##### 文档

Sorting It All Out

Sorting It All Out

Time Limit: 1000MS		Memory Limit: 10000K

Description

An ascending sorted sequence of distinct values is one in which some form of a less-than operator is used to order the elements from smallest to largest. For example, the sorted sequence A, B, C, D implies that A < B, B < C and C < D. in this problem, we will give you a set of relations of the form A < B and ask you to determine whether a sorted order has been specified or not.

Input

Input consists of multiple problem instances. Each instance starts with a line containing two positive integers n and m. the first value indicated the number of objects to sort, where 2 <= n <= 26. The objects to be sorted will be the first n characters of the uppercase alphabet. The second value m indicates the number of relations of the form A < B which will be given in this problem instance. Next will be m lines, each containing one such relation consisting of three characters: an uppercase letter, the character "<" and a second uppercase letter. No letter will be outside the range of the first n letters of the alphabet. Values of n = m = 0 indicate end of input.

Output

For each problem instance, output consists of one line. This line should be one of the following three:

Sorted sequence determined after xxx relations: yyy...y.
Sorted sequence cannot be determined.
Inconsistency found after xxx relations.

where xxx is the number of relations processed at the time either a sorted sequence is determined or an inconsistency is found, whichever comes first, and yyy...y is the sorted, ascending sequence.

Sample Input

4 6
A<B
A<C
B<C
C<D
B<D
A<B
3 2
A<B
B<A
26 1
A<Z
0 0

Sample Output

Sorted sequence determined after 4 relations: ABCD.

##########

练习任务 1. 请打印上方文档中从“An ascending sorted”起、一直到“specified or not.”为止的全部文字，原样照录，不作任何改动。
练习任务 2. 请重新写出下方各行中从含有“Looking carefully at”的一行起、一直到含有“2.50 meters”的一行为止的内容，首尾两行均包括在内，问句一并保留。其中答案所给的距离数值一律按0.75的比例缩放，并保留原有的小数位数，四舍五入，恰为一半时进位。仅写出这些行。

##### 所列记录

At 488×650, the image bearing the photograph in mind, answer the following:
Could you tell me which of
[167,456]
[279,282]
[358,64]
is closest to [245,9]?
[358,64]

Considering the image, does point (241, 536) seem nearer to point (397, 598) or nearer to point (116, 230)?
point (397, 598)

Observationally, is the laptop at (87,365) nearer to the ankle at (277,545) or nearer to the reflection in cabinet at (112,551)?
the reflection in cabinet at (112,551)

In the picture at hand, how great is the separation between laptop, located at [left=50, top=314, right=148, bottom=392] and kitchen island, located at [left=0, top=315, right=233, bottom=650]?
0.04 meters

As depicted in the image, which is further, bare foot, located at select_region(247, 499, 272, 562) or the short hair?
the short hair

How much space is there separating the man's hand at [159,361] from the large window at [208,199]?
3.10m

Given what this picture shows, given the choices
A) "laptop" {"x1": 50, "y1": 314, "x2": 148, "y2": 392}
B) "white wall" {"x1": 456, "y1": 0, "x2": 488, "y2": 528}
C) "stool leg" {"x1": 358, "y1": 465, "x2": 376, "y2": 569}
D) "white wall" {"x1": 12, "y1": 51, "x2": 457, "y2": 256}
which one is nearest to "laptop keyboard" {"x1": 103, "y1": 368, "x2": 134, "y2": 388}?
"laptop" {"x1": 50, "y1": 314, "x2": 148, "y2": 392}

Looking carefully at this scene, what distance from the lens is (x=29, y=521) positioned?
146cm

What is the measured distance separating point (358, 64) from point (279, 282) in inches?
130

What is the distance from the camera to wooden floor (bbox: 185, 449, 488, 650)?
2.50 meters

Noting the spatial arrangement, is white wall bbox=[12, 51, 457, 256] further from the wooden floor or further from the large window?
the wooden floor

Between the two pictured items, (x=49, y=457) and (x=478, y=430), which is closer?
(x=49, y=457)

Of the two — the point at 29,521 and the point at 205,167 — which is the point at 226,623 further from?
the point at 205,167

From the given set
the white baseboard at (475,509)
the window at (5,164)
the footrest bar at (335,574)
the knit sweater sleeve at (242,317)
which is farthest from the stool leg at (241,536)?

##########

书面答复 1.
An ascending sorted sequence of distinct values is one in which some form of a less-than operator is used to order the elements from smallest to largest. For example, the sorted sequence A, B, C, D implies that A < B, B < C and C < D. in this problem, we will give you a set of relations of the form A < B and ask you to determine whether a sorted order has been specified or not.

书面答复 2.
Looking carefully at this scene, what distance from the lens is (x=29, y=521) positioned?
110cm

What is the measured distance separating point (358, 64) from point (279, 282) in inches?
98

What is the distance from the camera to wooden floor (bbox: 185, 449, 488, 650)?
1.88 meters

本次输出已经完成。